Work instructions:
The exercise calls for every entry that follows to be repeated exactly.

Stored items
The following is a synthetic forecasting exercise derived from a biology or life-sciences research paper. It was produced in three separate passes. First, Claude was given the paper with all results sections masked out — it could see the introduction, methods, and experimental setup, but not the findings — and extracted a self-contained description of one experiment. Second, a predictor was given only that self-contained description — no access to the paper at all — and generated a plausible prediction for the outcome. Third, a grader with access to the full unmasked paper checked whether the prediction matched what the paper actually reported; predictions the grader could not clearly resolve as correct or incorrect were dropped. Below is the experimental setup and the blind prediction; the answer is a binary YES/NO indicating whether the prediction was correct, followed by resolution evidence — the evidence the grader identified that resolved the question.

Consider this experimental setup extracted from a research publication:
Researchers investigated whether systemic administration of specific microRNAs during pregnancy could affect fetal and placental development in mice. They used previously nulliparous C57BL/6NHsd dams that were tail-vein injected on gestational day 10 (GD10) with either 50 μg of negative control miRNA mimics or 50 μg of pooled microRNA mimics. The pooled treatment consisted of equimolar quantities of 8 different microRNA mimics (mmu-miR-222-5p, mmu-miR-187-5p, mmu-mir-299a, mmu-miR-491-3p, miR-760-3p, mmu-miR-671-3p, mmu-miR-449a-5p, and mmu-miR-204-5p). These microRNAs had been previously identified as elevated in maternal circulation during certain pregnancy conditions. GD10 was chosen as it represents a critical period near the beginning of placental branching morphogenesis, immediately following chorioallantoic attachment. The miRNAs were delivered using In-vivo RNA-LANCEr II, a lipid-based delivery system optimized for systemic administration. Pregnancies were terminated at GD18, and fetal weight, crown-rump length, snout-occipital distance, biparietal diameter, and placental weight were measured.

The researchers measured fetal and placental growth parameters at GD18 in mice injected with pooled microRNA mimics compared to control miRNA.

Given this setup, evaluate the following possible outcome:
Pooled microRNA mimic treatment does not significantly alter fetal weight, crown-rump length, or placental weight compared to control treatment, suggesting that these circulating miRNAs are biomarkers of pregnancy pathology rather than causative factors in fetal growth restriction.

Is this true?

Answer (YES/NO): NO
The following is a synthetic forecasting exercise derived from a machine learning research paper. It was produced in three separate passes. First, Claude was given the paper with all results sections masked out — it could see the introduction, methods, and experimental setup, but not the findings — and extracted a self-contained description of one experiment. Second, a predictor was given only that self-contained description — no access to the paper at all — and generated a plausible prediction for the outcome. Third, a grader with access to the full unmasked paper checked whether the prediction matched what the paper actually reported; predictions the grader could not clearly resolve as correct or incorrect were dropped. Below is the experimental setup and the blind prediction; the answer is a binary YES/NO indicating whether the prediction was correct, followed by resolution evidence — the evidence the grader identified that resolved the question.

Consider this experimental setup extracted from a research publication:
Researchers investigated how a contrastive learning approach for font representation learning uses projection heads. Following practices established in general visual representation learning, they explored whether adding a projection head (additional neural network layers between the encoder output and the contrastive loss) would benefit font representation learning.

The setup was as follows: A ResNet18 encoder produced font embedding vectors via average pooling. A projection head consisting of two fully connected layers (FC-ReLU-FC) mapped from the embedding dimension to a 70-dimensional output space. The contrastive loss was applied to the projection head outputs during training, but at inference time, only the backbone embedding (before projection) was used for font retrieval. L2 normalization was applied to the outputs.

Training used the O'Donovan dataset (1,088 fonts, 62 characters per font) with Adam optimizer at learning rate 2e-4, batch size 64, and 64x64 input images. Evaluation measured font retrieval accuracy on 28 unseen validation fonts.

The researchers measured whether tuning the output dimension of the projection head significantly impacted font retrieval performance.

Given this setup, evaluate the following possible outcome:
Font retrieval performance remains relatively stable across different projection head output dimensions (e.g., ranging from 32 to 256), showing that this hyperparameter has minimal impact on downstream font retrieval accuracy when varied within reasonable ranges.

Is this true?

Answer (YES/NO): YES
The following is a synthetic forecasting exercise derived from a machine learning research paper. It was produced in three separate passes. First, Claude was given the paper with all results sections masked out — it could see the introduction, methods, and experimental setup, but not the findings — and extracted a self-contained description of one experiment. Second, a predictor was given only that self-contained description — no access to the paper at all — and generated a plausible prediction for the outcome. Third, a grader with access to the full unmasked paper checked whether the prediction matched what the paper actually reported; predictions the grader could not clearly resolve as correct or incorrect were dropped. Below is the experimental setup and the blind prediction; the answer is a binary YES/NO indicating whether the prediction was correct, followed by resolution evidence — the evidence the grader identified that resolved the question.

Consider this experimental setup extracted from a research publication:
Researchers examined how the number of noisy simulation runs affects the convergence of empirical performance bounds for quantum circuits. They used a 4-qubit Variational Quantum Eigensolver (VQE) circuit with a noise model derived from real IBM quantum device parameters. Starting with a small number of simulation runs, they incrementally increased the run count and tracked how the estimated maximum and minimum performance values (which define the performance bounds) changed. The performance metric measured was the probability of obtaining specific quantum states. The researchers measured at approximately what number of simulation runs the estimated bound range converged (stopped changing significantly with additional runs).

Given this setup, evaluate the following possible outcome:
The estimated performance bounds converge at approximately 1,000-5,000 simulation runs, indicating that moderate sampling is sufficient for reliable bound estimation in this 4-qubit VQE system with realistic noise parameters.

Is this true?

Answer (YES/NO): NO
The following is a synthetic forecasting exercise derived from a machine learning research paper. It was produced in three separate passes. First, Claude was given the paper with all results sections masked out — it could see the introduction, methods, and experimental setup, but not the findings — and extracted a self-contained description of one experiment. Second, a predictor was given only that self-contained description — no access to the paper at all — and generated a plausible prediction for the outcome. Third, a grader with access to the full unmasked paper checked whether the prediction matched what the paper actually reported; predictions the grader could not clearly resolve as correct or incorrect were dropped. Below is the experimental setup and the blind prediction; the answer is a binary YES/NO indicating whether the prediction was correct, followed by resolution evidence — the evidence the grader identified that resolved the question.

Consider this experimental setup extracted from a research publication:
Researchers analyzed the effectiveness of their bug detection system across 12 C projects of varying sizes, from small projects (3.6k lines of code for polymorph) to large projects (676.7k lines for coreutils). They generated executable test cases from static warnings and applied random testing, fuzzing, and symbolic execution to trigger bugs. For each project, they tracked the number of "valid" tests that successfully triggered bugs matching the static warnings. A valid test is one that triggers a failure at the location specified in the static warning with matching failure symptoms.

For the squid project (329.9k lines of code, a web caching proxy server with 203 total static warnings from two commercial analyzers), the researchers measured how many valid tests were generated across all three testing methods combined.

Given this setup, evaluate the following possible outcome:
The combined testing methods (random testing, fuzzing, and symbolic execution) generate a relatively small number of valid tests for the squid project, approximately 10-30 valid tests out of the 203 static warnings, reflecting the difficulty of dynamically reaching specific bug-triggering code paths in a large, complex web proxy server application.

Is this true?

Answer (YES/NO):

Answer to this problem:
The following is a synthetic forecasting exercise derived from a biology or life-sciences research paper. It was produced in three separate passes. First, Claude was given the paper with all results sections masked out — it could see the introduction, methods, and experimental setup, but not the findings — and extracted a self-contained description of one experiment. Second, a predictor was given only that self-contained description — no access to the paper at all — and generated a plausible prediction for the outcome. Third, a grader with access to the full unmasked paper checked whether the prediction matched what the paper actually reported; predictions the grader could not clearly resolve as correct or incorrect were dropped. Below is the experimental setup and the blind prediction; the answer is a binary YES/NO indicating whether the prediction was correct, followed by resolution evidence — the evidence the grader identified that resolved the question.

Consider this experimental setup extracted from a research publication:
Researchers investigated whether systemic administration of specific microRNAs during pregnancy could affect fetal and placental development in mice. They used previously nulliparous C57BL/6NHsd dams that were tail-vein injected on gestational day 10 (GD10) with either 50 μg of negative control miRNA mimics or 50 μg of pooled microRNA mimics. The pooled treatment consisted of equimolar quantities of 8 different microRNA mimics (mmu-miR-222-5p, mmu-miR-187-5p, mmu-mir-299a, mmu-miR-491-3p, miR-760-3p, mmu-miR-671-3p, mmu-miR-449a-5p, and mmu-miR-204-5p). These microRNAs had been previously identified as elevated in maternal circulation during certain pregnancy conditions. GD10 was chosen as it represents a critical period near the beginning of placental branching morphogenesis, immediately following chorioallantoic attachment. The miRNAs were delivered using In-vivo RNA-LANCEr II, a lipid-based delivery system optimized for systemic administration. Pregnancies were terminated at GD18, and fetal weight, crown-rump length, snout-occipital distance, biparietal diameter, and placental weight were measured.

The researchers measured fetal and placental growth parameters at GD18 in mice injected with pooled microRNA mimics compared to control miRNA.

Given this setup, evaluate the following possible outcome:
Pooled microRNA mimic treatment does not significantly alter fetal weight, crown-rump length, or placental weight compared to control treatment, suggesting that these circulating miRNAs are biomarkers of pregnancy pathology rather than causative factors in fetal growth restriction.

Is this true?

Answer (YES/NO): NO
The following is a synthetic forecasting exercise derived from a machine learning research paper. It was produced in three separate passes. First, Claude was given the paper with all results sections masked out — it could see the introduction, methods, and experimental setup, but not the findings — and extracted a self-contained description of one experiment. Second, a predictor was given only that self-contained description — no access to the paper at all — and generated a plausible prediction for the outcome. Third, a grader with access to the full unmasked paper checked whether the prediction matched what the paper actually reported; predictions the grader could not clearly resolve as correct or incorrect were dropped. Below is the experimental setup and the blind prediction; the answer is a binary YES/NO indicating whether the prediction was correct, followed by resolution evidence — the evidence the grader identified that resolved the question.

Consider this experimental setup extracted from a research publication:
Researchers investigated how a contrastive learning approach for font representation learning uses projection heads. Following practices established in general visual representation learning, they explored whether adding a projection head (additional neural network layers between the encoder output and the contrastive loss) would benefit font representation learning.

The setup was as follows: A ResNet18 encoder produced font embedding vectors via average pooling. A projection head consisting of two fully connected layers (FC-ReLU-FC) mapped from the embedding dimension to a 70-dimensional output space. The contrastive loss was applied to the projection head outputs during training, but at inference time, only the backbone embedding (before projection) was used for font retrieval. L2 normalization was applied to the outputs.

Training used the O'Donovan dataset (1,088 fonts, 62 characters per font) with Adam optimizer at learning rate 2e-4, batch size 64, and 64x64 input images. Evaluation measured font retrieval accuracy on 28 unseen validation fonts.

The researchers measured whether tuning the output dimension of the projection head significantly impacted font retrieval performance.

Given this setup, evaluate the following possible outcome:
Font retrieval performance remains relatively stable across different projection head output dimensions (e.g., ranging from 32 to 256), showing that this hyperparameter has minimal impact on downstream font retrieval accuracy when varied within reasonable ranges.

Is this true?

Answer (YES/NO): YES
The following is a synthetic forecasting exercise derived from a machine learning research paper. It was produced in three separate passes. First, Claude was given the paper with all results sections masked out — it could see the introduction, methods, and experimental setup, but not the findings — and extracted a self-contained description of one experiment. Second, a predictor was given only that self-contained description — no access to the paper at all — and generated a plausible prediction for the outcome. Third, a grader with access to the full unmasked paper checked whether the prediction matched what the paper actually reported; predictions the grader could not clearly resolve as correct or incorrect were dropped. Below is the experimental setup and the blind prediction; the answer is a binary YES/NO indicating whether the prediction was correct, followed by resolution evidence — the evidence the grader identified that resolved the question.

Consider this experimental setup extracted from a research publication:
Researchers examined how the number of noisy simulation runs affects the convergence of empirical performance bounds for quantum circuits. They used a 4-qubit Variational Quantum Eigensolver (VQE) circuit with a noise model derived from real IBM quantum device parameters. Starting with a small number of simulation runs, they incrementally increased the run count and tracked how the estimated maximum and minimum performance values (which define the performance bounds) changed. The performance metric measured was the probability of obtaining specific quantum states. The researchers measured at approximately what number of simulation runs the estimated bound range converged (stopped changing significantly with additional runs).

Given this setup, evaluate the following possible outcome:
The estimated performance bounds converge at approximately 1,000-5,000 simulation runs, indicating that moderate sampling is sufficient for reliable bound estimation in this 4-qubit VQE system with realistic noise parameters.

Is this true?

Answer (YES/NO): NO
The following is a synthetic forecasting exercise derived from a machine learning research paper. It was produced in three separate passes. First, Claude was given the paper with all results sections masked out — it could see the introduction, methods, and experimental setup, but not the findings — and extracted a self-contained description of one experiment. Second, a predictor was given only that self-contained description — no access to the paper at all — and generated a plausible prediction for the outcome. Third, a grader with access to the full unmasked paper checked whether the prediction matched what the paper actually reported; predictions the grader could not clearly resolve as correct or incorrect were dropped. Below is the experimental setup and the blind prediction; the answer is a binary YES/NO indicating whether the prediction was correct, followed by resolution evidence — the evidence the grader identified that resolved the question.

Consider this experimental setup extracted from a research publication:
Researchers analyzed the effectiveness of their bug detection system across 12 C projects of varying sizes, from small projects (3.6k lines of code for polymorph) to large projects (676.7k lines for coreutils). They generated executable test cases from static warnings and applied random testing, fuzzing, and symbolic execution to trigger bugs. For each project, they tracked the number of "valid" tests that successfully triggered bugs matching the static warnings. A valid test is one that triggers a failure at the location specified in the static warning with matching failure symptoms.

For the squid project (329.9k lines of code, a web caching proxy server with 203 total static warnings from two commercial analyzers), the researchers measured how many valid tests were generated across all three testing methods combined.

Given this setup, evaluate the following possible outcome:
The combined testing methods (random testing, fuzzing, and symbolic execution) generate a relatively small number of valid tests for the squid project, approximately 10-30 valid tests out of the 203 static warnings, reflecting the difficulty of dynamically reaching specific bug-triggering code paths in a large, complex web proxy server application.

Is this true?

Answer (YES/NO):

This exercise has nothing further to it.